Promovido pelos Centros de Apoio Operacional das Promotorias de Justiça Criminais e de Investigação Penal, em parceria com o Instituto de Educação Roberto Bernardes Barroso (IERBB/MPRJ), o evento destacou a importância da construção de entendimentos institucionais uniformes sobre a Lei nº 15.358/2026, conhecida como Lei Antifacção, diante dos novos desafios impostos pelas organizações criminosas denominadas ultraviolentas.
Em sua palestra, o procurador-geral de Justiça, Antonio José Campos Moreira, observou que a nova legislação representa uma resposta ao avanço de organizações criminosas ultraviolentas que, além da prática de delitos, passaram a exercer domínio territorial e social sobre comunidades, impondo regras à população e explorando atividades econômicas por meio da violência, da intimidação e do controle de serviços locais. O PGJ ressaltou, ainda, que a norma cria novos instrumentos para enfrentar esse cenário, com a tipificação de condutas relacionadas ao domínio criminoso de territórios e à responsabilização de agentes que contribuem para a sua manutenção.
“A Lei Antifacção oferece novos instrumentos para enfrentar organizações criminosas que utilizam a violência não apenas para cometer crimes, mas para exercer domínio territorial e social, restringir direitos e explorar economicamente comunidades inteiras. Diante desse novo cenário, é fundamental que o Ministério Público construa entendimentos uniformes sobre a aplicação da lei, assegurando uma atuação institucional coesa, segura e eficiente no enfrentamento dessas organizações”, afirmou o procurador-geral de Justiça.

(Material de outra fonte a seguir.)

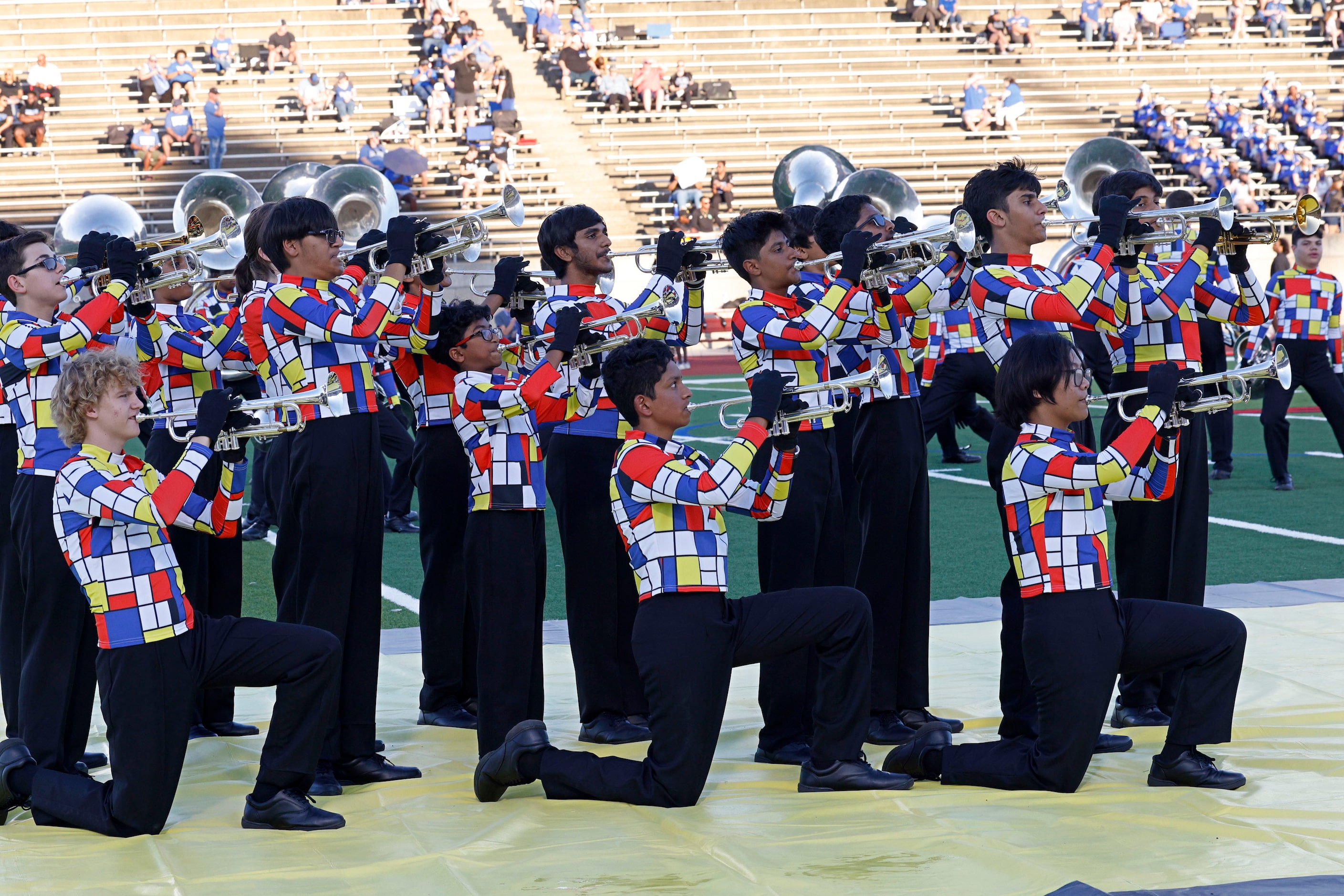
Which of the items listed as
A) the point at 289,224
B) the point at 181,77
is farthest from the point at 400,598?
the point at 181,77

Também participou da programação o assessor-chefe da Assessoria Criminal do MPRJ, procurador de Justiça Alexandre Araripe Marinho, que complementou a exposição ao abordar aspectos práticos da Lei Antifacção e seus reflexos na atuação ministerial. Em sua palestra, enfatizou a importância da interpretação harmônica dos novos instrumentos legais e da construção de uma atuação institucional coordenada diante das transformações verificadas na dinâmica do crime organizado. A mesa de debates contou com a presença da corregedora-geral do MPRJ, procuradora de Justiça Viviane Tavares Henriques.
Ao fim das exposições, Antonio José Campos Moreira e Alexandre Araripe Marinho abriram espaço para perguntas e debates com os participantes. O diálogo permitiu o esclarecimento de dúvidas, a troca de experiências e o compartilhamento de entendimentos sobre a nova legislação, reforçando o propósito do Circuito Criminal de promover o alinhamento institucional e o aperfeiçoamento contínuo da atuação do Ministério Público.
Circuito Criminal
O Circuito Criminal – Capacitação Técnica em Estações de Conhecimento é um programa permanente de formação continuada destinado ao público interno do MPRJ. Estruturado em módulos temáticos, o projeto promove a atualização jurídica, estimula o intercâmbio de experiências e fortalece o alinhamento institucional em temas estratégicos da atuação criminal. A programação de 2026 contempla cinco estações dedicadas a assuntos prioritários para o aprimoramento da atividade ministerial, entre eles a Lei Antifacção, o Tribunal do Júri, a investigação de crimes praticados contra crianças e adolescentes no ambiente digital e a perícia em operações policiais.